### Textauszug ###
Wort zum Sonntag
Eine ganze Woche lang frei – bis zum achten Tag nach Ostern. Ab dem 4. Jahrhundert war es so. Die nachösterliche Woche – „Osteroktav“ genannt – war eine Festwoche, die gleich an die Karwoche anschloss. So hoch hielten die Christinnen und Christen diese Tage, dass sie die Arbeit ruhen ließen. Drei knappe österliche Tage – von Ostersonntag bis -dienstag – sind später davon übrig geblieben. Osterferien bis Dienstag. Das ist noch ein Rest davon. Aber in den nördlichen Breiten wollte man sich ein so langes Ruhen und Feiern nicht mehr gönnen. Heute steht sogar der Ostermontag, als letzter Rest der ursprünglichen besonderen österlichen Tage, zur Diskussion. Die Osterfreude bedeutet der Gesellschaft nicht mehr so viel.
### Bereitgestellte Angaben ###
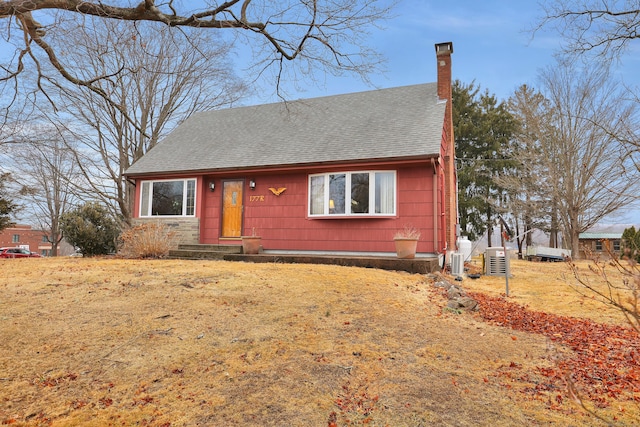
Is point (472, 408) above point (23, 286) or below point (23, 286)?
###
### Bereitgestellte Angaben ###
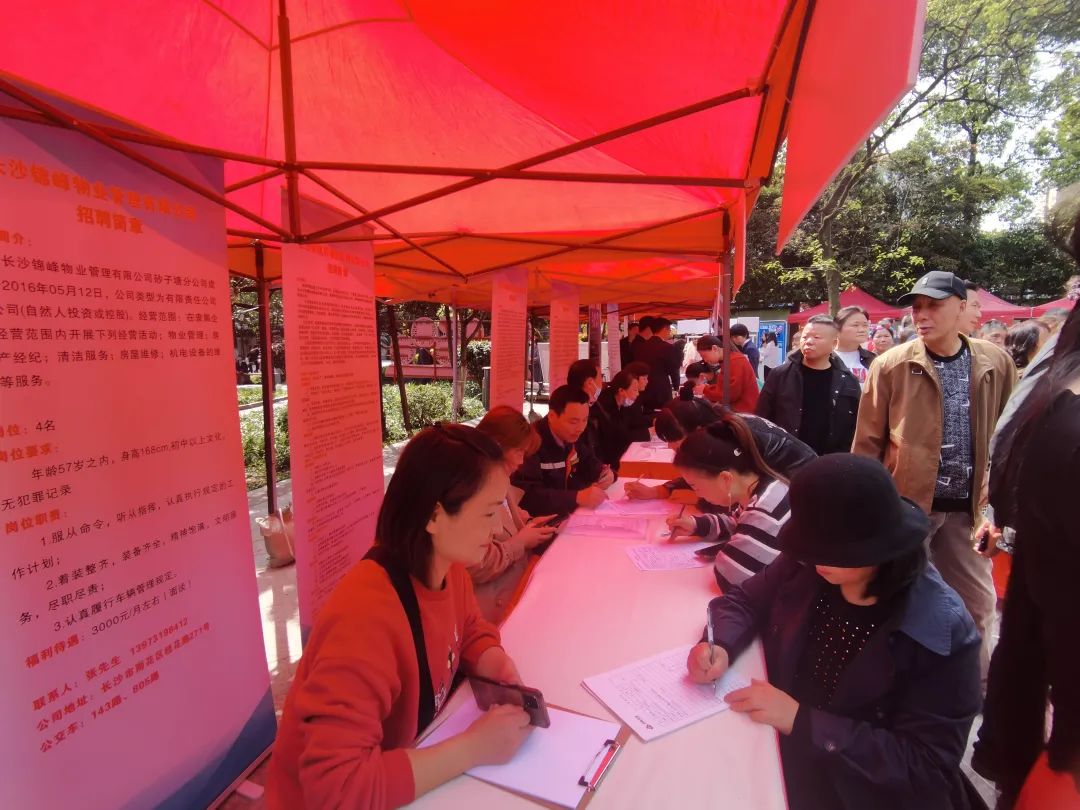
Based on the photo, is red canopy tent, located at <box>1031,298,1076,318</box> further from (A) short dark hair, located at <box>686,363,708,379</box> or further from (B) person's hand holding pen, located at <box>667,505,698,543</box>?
###
### Bereitgestellte Angaben ###
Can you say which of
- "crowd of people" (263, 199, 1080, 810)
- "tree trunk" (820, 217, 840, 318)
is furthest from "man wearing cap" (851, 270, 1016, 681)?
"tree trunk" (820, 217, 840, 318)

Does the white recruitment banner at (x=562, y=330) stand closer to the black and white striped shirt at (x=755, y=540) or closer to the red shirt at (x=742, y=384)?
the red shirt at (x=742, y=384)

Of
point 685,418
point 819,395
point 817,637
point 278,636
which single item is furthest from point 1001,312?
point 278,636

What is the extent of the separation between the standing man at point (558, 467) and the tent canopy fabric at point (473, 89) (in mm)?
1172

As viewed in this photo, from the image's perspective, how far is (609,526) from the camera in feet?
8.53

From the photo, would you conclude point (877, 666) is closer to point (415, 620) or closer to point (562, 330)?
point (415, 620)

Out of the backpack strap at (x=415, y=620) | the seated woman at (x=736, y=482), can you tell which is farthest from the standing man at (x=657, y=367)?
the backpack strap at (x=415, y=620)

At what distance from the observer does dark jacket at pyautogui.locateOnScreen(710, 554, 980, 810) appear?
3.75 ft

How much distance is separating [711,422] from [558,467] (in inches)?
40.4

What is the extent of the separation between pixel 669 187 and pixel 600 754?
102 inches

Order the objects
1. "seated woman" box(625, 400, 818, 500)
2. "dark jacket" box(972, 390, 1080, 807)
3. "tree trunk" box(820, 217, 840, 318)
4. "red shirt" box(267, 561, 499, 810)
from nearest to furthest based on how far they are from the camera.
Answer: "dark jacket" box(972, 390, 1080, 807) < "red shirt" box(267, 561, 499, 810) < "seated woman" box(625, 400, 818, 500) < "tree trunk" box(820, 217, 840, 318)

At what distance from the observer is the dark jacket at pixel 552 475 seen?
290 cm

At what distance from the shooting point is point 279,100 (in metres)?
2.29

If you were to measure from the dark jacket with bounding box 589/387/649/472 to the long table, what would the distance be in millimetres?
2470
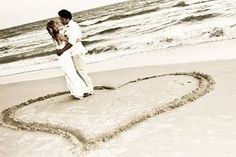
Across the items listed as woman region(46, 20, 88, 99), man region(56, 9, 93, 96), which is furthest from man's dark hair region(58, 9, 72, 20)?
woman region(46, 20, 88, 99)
###
▶ _Aufgabe_
Gib aus dem Text über die Osterwoche einen Abschnitt wortgetreu aus. Setze bei den Worten „Wort zum Sonntag“ ein und ende nach „mehr so viel.“.

▶ _Bearbeitete Aufgabe_
Wort zum Sonntag
Eine ganze Woche lang frei – bis zum achten Tag nach Ostern. Ab dem 4. Jahrhundert war es so. Die nachösterliche Woche – „Osteroktav“ genannt – war eine Festwoche, die gleich an die Karwoche anschloss. So hoch hielten die Christinnen und Christen diese Tage, dass sie die Arbeit ruhen ließen. Drei knappe österliche Tage – von Ostersonntag bis -dienstag – sind später davon übrig geblieben. Osterferien bis Dienstag. Das ist noch ein Rest davon. Aber in den nördlichen Breiten wollte man sich ein so langes Ruhen und Feiern nicht mehr gönnen. Heute steht sogar der Ostermontag, als letzter Rest der ursprünglichen besonderen österlichen Tage, zur Diskussion. Die Osterfreude bedeutet der Gesellschaft nicht mehr so viel.